Adjusted community rating (ACR) rules will apply to non-grandfathered individual and small group insurance markets effective for plan years (policy years in the individual market) beginning on or after Jan. 1, 2014. Under the ACA provision, the use of actual or expected health status or claims experience to set rates for premiums is prohibited. Other rating factors such as age, geographic area and tobacco use may be used to vary premiums, within certain limits. The only groups not affected by the rating changes are self-funded groups and grandfathered plans along with large fully insured groups in most states. In some states, small groups or individuals with coverage in effect as of Oct. 1, 2013, may be able to renew their coverage (“keep their coverage”) if their renewal date falls between Jan. 1, 2014, and Oct. 1, 2014.

Clinical Trials

For new and renewing plans effective on or after Jan. 1, 2014, all non-grandfathered health plans are required to cover certain routine patient costs incurred in approved clinical trials.
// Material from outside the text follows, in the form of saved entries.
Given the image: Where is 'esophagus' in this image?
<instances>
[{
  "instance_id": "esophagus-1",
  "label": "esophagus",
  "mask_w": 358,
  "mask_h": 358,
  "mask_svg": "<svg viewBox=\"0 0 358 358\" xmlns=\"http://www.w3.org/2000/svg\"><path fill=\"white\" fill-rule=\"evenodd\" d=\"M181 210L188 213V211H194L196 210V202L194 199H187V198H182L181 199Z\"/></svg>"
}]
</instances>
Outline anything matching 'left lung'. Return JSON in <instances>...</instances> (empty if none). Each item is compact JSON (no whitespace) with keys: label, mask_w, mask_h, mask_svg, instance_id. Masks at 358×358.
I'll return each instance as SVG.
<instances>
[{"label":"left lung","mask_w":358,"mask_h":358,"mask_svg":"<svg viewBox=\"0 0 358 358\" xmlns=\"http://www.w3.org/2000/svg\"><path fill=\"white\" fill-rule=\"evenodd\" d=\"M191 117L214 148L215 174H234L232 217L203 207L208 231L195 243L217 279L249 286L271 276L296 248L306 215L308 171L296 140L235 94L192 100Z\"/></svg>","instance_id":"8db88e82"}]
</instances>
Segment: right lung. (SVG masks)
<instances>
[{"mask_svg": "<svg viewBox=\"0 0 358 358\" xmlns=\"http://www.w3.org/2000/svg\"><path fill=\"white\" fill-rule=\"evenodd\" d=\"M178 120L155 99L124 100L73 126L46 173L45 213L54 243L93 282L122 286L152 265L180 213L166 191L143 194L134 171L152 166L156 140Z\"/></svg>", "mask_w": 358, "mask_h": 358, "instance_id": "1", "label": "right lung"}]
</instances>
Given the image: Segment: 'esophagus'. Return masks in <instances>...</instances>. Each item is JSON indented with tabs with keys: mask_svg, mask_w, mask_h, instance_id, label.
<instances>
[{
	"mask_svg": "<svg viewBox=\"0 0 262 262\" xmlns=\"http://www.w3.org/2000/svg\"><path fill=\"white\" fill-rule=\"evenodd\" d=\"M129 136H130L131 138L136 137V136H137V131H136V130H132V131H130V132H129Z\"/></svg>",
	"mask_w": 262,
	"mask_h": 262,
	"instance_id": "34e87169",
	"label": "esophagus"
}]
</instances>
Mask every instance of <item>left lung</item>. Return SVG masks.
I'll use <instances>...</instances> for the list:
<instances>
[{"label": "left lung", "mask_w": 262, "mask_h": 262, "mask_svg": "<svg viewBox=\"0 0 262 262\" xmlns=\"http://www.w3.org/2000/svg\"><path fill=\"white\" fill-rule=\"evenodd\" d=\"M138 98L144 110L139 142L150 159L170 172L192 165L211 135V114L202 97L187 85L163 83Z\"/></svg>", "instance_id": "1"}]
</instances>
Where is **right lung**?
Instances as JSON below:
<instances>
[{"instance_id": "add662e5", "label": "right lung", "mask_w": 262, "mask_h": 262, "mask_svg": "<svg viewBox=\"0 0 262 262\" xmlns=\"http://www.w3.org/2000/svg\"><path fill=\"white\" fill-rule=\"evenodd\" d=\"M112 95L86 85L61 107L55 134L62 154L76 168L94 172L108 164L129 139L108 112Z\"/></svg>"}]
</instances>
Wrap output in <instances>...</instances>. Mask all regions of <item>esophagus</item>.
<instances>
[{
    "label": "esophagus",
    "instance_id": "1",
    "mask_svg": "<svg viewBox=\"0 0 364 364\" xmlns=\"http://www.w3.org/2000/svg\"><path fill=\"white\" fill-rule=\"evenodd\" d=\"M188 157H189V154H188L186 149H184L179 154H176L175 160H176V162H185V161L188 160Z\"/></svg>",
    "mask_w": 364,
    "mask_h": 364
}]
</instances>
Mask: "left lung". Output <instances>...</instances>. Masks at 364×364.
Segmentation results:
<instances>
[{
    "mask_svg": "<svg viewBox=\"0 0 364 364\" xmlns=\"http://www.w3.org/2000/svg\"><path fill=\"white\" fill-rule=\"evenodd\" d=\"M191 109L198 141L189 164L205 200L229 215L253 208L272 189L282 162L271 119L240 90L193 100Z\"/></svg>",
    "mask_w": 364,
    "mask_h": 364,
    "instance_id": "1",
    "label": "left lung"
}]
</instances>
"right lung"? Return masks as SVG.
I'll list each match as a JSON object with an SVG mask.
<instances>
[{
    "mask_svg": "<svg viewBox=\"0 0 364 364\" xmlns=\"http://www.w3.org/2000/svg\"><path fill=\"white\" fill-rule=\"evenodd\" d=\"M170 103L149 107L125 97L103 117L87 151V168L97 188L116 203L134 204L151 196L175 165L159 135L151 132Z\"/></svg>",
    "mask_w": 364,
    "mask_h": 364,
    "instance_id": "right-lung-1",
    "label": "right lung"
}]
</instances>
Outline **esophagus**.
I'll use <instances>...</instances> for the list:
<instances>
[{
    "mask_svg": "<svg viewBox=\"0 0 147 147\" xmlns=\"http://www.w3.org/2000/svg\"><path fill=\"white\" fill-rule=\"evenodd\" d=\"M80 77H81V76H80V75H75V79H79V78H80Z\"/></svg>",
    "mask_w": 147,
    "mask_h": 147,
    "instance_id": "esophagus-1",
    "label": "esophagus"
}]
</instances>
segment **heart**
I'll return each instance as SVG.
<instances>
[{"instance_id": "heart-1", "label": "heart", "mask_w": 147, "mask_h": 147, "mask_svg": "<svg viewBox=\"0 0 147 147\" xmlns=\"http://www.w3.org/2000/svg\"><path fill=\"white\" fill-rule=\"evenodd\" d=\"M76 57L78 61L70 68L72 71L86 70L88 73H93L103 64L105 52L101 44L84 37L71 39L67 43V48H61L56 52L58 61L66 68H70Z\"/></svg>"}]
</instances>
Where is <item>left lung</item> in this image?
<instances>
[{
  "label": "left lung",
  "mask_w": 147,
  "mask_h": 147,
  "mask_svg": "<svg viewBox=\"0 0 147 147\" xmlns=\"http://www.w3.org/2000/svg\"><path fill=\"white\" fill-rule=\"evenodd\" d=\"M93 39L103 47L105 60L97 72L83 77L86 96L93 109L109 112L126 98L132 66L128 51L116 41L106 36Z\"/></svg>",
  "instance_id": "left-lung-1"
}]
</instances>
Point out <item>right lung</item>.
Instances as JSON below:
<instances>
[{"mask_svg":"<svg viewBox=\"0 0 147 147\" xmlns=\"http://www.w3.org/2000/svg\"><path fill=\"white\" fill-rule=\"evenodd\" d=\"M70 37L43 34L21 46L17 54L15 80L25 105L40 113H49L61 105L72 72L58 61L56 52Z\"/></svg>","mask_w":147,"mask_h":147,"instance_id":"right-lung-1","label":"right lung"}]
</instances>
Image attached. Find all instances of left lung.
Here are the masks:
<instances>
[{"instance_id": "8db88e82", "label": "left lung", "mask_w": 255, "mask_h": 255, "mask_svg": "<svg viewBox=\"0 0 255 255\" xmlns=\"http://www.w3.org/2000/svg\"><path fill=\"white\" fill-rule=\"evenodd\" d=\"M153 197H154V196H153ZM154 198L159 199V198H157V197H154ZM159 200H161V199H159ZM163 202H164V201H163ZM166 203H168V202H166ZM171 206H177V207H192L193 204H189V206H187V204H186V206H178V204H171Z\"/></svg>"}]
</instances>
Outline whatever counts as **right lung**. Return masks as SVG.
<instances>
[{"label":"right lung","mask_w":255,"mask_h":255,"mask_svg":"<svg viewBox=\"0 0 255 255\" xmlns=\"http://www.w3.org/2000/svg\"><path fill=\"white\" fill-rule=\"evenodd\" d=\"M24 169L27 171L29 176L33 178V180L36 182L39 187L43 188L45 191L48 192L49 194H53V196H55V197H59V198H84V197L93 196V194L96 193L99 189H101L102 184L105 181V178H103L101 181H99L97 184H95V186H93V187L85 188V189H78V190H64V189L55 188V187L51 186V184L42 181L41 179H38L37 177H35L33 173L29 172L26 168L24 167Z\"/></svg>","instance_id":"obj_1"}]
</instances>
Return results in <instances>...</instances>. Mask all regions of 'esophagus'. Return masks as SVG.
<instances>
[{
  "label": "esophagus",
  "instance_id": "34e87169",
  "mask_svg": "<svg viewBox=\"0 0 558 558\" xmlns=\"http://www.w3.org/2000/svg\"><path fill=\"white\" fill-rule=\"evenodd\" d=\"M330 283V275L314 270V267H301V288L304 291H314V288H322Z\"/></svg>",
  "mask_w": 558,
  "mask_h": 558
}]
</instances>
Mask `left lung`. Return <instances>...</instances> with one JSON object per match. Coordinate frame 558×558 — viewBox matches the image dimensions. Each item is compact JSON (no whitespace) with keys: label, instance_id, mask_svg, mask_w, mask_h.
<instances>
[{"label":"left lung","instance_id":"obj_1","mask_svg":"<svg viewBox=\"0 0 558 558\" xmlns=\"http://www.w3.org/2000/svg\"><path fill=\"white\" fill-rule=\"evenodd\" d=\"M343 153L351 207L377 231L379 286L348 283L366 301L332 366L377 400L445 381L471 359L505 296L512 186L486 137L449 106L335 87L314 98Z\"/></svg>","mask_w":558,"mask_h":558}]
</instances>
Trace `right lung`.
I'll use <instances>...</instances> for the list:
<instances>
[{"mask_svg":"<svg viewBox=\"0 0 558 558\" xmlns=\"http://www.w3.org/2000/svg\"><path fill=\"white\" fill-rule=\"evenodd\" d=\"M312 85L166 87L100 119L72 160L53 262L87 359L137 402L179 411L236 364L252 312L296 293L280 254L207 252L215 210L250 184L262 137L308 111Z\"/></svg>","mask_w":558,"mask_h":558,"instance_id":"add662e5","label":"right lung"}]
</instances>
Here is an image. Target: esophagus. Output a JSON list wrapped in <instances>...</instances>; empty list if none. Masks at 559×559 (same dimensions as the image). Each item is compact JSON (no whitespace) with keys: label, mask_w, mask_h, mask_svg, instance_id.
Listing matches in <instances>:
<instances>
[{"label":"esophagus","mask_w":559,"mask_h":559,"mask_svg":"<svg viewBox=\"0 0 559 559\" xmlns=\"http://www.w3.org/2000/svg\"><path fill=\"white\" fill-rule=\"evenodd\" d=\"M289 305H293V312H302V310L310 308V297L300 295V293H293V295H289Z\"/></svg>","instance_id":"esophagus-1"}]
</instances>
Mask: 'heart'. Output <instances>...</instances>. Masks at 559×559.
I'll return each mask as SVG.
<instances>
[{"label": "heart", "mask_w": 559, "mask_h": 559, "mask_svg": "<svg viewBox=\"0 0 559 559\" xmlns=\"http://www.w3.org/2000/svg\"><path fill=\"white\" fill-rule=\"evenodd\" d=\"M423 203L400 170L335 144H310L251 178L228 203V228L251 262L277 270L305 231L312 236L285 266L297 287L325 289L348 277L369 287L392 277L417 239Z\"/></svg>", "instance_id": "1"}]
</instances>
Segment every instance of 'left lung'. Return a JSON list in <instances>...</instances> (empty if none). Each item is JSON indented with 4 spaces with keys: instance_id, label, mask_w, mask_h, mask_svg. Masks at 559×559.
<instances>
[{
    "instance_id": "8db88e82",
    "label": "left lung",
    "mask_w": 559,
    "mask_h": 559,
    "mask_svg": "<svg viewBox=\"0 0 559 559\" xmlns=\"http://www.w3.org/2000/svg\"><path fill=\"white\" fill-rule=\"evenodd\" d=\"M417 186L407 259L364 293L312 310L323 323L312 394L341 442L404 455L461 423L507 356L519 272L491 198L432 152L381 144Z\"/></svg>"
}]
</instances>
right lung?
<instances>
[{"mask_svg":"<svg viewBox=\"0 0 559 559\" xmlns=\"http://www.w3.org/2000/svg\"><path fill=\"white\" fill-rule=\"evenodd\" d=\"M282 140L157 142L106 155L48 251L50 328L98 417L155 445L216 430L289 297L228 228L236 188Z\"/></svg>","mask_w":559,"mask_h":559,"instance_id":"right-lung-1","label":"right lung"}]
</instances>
An approved clinical trial is one conducted in relation to the prevention, diagnosis or treatment of cancer or other life-threatening diseases or conditions and which has been approved or sponsored by one of a number of federal health-related agencies. Coverage is for routine patient costs and care that would be a covered benefit even if the member was not a participant in a clinical trial, but not for the device, medication or data collection costs associated with the trial.


Exchanges offer another option for individuals and small groups to shop for, select and enroll in high-quality, affordable health plans.

Public Exchanges

The ACA required Exchanges to be established in each state by Jan. 1, 2014. While many people will continue to access health insurance as they do today – through an employer, government program or health insurers, the online Exchanges provide another way for individuals and small businesses to research, compare and enroll in health insurance offered by health insurers. Exchanges exist in each state and are operated by either the state government, by the federal government or as a partnership between the two.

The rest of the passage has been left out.